Содержание:
ГЛАВА ПЕРВАЯ 1
ГЛАВА ВТОРАЯ 9
ГЛАВА ТРЕТЬЯ 15
ГЛАВА ЧЕТВЕРТАЯ 25
ГЛАВА ПЯТАЯ 31
ГЛАВА ШЕСТАЯ 35
ГЛАВА СЕДЬМАЯ 41
ГЛАВА ВОСЬМАЯ 51
Виталий Сёмин
ЖЕНЯ И ВАЛЕНТИНА
ГЛАВА ПЕРВАЯ
В воскресенье, 22 июня 1941 года, рано утром, Валентина собралась к своим на окраину. Еще до того, как выйти замуж, Валентина ушла от родителей в заводское общежитие.

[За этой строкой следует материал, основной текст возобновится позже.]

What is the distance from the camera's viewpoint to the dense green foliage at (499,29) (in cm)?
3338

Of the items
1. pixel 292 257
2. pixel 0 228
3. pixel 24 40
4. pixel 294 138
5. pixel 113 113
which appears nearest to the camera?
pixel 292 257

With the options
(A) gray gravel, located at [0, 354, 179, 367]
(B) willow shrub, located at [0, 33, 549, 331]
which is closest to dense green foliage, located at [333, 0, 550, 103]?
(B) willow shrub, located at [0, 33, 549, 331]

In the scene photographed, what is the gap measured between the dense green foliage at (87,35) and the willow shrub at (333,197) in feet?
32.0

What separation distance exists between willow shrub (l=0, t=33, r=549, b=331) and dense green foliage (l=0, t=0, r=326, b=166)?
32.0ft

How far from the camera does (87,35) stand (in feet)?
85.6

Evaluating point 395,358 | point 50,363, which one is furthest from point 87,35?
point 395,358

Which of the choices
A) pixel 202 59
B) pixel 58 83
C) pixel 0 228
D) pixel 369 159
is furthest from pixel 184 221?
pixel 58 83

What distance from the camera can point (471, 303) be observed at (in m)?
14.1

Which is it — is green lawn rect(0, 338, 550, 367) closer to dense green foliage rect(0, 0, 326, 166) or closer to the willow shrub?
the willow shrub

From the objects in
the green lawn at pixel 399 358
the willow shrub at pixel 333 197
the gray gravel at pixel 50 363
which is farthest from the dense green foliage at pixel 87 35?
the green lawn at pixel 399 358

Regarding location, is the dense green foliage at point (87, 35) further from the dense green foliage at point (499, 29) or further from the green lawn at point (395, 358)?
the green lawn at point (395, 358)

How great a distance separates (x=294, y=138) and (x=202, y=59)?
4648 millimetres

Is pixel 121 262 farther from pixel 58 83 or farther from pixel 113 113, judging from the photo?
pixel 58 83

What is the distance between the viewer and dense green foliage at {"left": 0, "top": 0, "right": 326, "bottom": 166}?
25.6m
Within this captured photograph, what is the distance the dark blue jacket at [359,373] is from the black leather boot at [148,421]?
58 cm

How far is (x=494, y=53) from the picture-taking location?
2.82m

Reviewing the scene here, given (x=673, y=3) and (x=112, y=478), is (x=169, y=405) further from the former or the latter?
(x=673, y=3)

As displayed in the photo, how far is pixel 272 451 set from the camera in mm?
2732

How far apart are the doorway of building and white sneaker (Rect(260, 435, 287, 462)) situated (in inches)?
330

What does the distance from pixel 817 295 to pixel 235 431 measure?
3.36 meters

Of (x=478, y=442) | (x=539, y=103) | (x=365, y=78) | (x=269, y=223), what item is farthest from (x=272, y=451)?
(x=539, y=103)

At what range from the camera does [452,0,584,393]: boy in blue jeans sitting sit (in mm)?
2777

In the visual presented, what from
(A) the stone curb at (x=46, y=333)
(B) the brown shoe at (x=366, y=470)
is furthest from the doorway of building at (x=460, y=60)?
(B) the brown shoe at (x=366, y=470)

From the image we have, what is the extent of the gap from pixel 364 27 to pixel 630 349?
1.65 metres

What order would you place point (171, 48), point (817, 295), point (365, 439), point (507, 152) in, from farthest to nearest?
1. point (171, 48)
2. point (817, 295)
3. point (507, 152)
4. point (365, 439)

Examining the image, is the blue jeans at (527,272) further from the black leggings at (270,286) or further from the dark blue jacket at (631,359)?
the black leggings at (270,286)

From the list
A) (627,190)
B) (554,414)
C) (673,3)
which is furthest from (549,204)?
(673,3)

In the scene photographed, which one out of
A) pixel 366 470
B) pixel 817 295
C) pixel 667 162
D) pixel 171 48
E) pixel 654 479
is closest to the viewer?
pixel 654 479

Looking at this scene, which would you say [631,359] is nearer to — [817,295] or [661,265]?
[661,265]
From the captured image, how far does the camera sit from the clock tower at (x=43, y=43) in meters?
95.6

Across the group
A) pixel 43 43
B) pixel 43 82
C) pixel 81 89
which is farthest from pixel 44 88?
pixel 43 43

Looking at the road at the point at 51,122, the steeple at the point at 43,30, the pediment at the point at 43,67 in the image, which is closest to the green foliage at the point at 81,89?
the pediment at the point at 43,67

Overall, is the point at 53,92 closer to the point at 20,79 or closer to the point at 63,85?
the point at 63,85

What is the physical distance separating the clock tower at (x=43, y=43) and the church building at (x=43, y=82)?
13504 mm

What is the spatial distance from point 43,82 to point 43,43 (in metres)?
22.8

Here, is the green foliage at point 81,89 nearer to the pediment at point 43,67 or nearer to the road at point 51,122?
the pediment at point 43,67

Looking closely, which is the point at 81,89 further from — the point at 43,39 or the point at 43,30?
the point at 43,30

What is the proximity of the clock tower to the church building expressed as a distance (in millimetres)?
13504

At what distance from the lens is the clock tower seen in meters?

Родилась она 7 ноября и в детстве всегда считала, что и красные флаги и иллюминация в городе ради нее. Потом, когда она подросла и отделила общий праздник от своего, все равно радовалась флагам больше, чем другие. В школе она была отличницей, и на ноябрьские праздники в школьной стенгазете ее поздравляли особо. На заводе она стала ударницей, и в заводской многотиражке ее поздравляли с праздником и с днем рождения. Теперь она уже никому не рассказывала, как знаменательно совпадает ее маленький праздник с революционным - стеснялась, - но все равно кто-то об этом узнавал, и в компании или на собрании поздравляя всех с праздником, ее поздравляли особо. И все оборачивались к ней, аплодировали, хоть на собрания не ходи. Но не ходить на собрания она не могла. Она и на сверхурочные оставалась охотно, и на воскресники выходила, и осуждала тех, кто уклонялся.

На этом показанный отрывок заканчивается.